"Aku sungguh siap menunggu apabila kamu tetap tak membuka hati, Dian."
Adinata diam, belaian lembut tangan Mawar. Ah, wajah itu Adinata tak menyukai seseorang meneteskan air mata dihadapannya. Adinata bingung harus mengungkapkan kata-kata yang pas untuk Mawar.
Mawar kembali bertanya, matanya sendu meminta penjelasan dari bungkamnya Adinata, hatinya terasa sesak.
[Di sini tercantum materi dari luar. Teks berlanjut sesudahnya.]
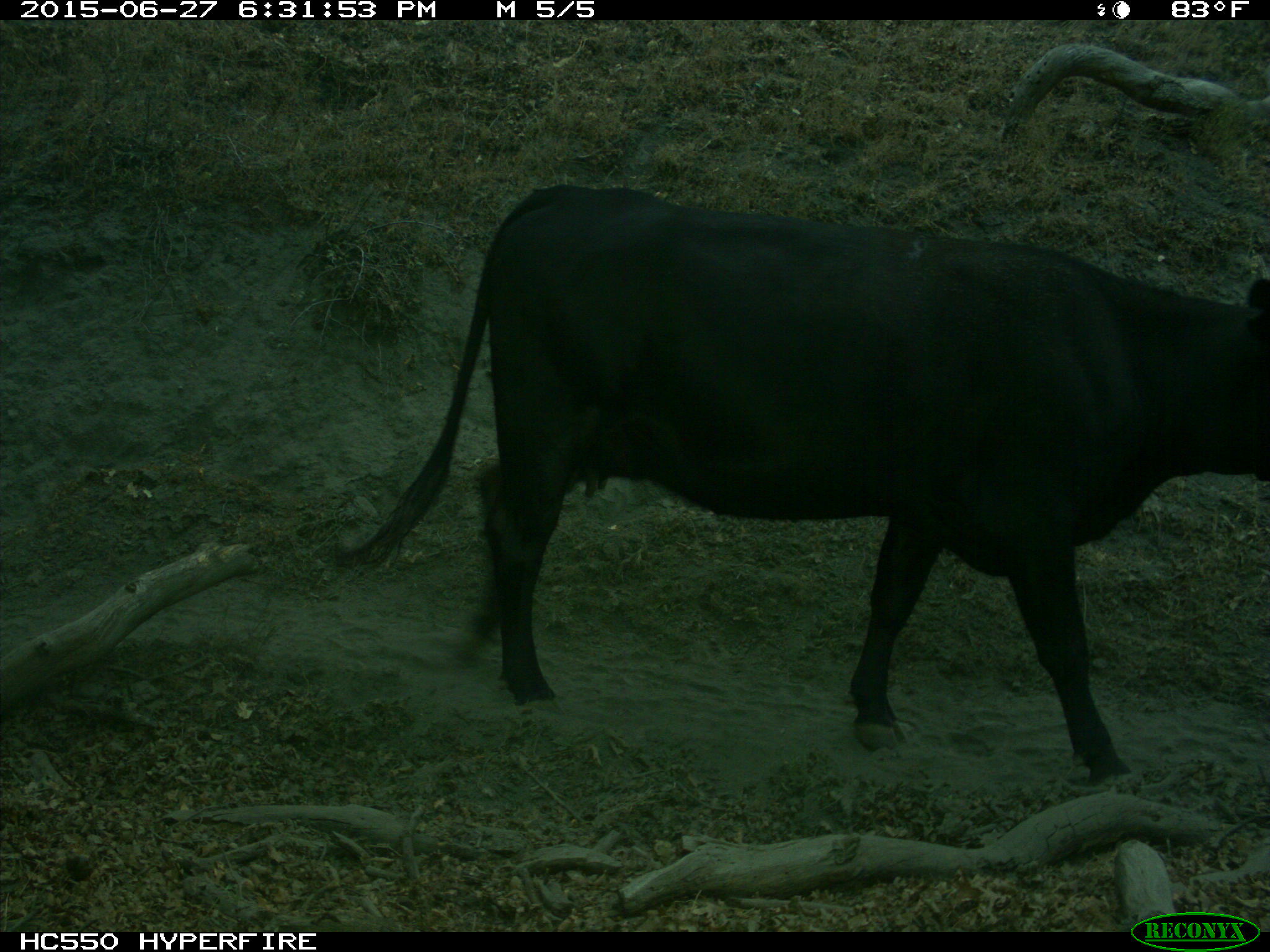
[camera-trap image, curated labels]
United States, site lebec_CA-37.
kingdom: Animalia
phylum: Chordata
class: Mammalia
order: Artiodactyla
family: Bovidae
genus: Bos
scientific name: Bos taurus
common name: domestic cow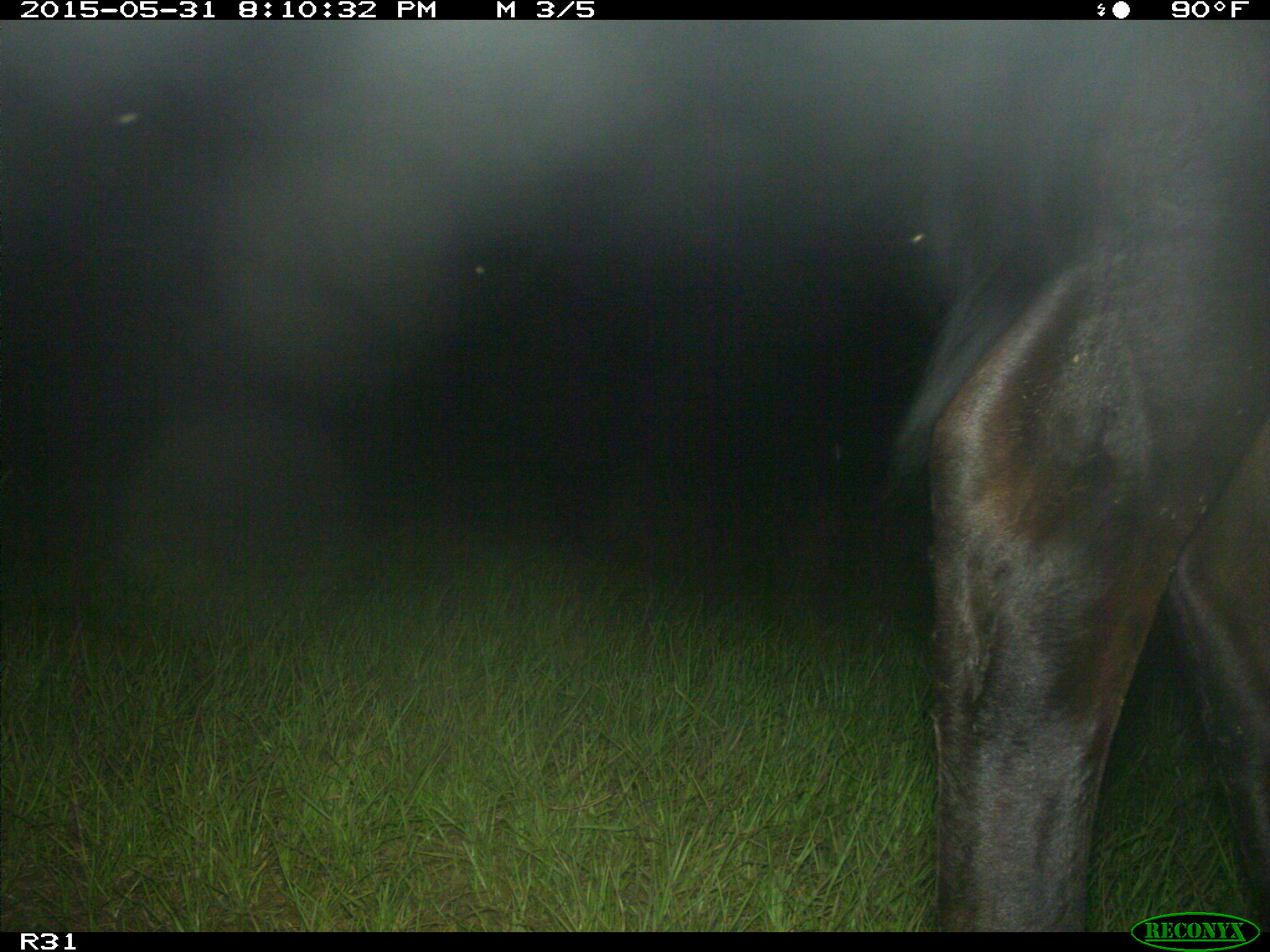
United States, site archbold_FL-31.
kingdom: Animalia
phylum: Chordata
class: Mammalia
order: Artiodactyla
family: Bovidae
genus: Bos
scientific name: Bos taurus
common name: domestic cow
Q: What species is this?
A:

"Dian, aku tahu kamu sengaja memilihnya karena hal lain kan? Iya kan, Dian. Aku mencintaimu Dian sejak pertemuan pertama kita di cafe apa kamu nggak ingat semua itu?"
Tatapan luruh Mawar membuat Adinata sedikit gusar mata Adinata bergerak mencari sesuatu di retina mata Mawar. Adinata memang tak mencintai Mawar.
Mawar membelai lembut wajah Adinata ditatapnya dalam-dalam menyalurkan seluruh isi hati lewat pandangan, wajah Mawar semakin dekat bola.mata indah Adinata sudah membuatnya jatuh hati terlalu dalam. Ia bisa merasakan deru napas Adinata yang teratur.
Matanya terpejam bibirnya mendekat.
"Sudahlah Mawar." wajah Adinata berpaling saat bibir Mawar mendekat.
Adinata melepaskan belaian tangan wanita itu di pipinya.
"Semuanya sudah berlalu lagian apa yang dikatakan Papahmu benar."
***
Setelah kejadian yang dilihat Elis langsung tepat di dekat tangga saat ingin bertemu dengan Adinata, Melihatnya bermesraan dengan seorang wanita yang tak lain sempat mengancam dirinya.
Tangannya terus memencet remot control mencari saluran Televisi yang menarik
"Apa mereka dulu memiliki hubungan dekat ya, hmm ... kalau ini sih perlu diselidiki."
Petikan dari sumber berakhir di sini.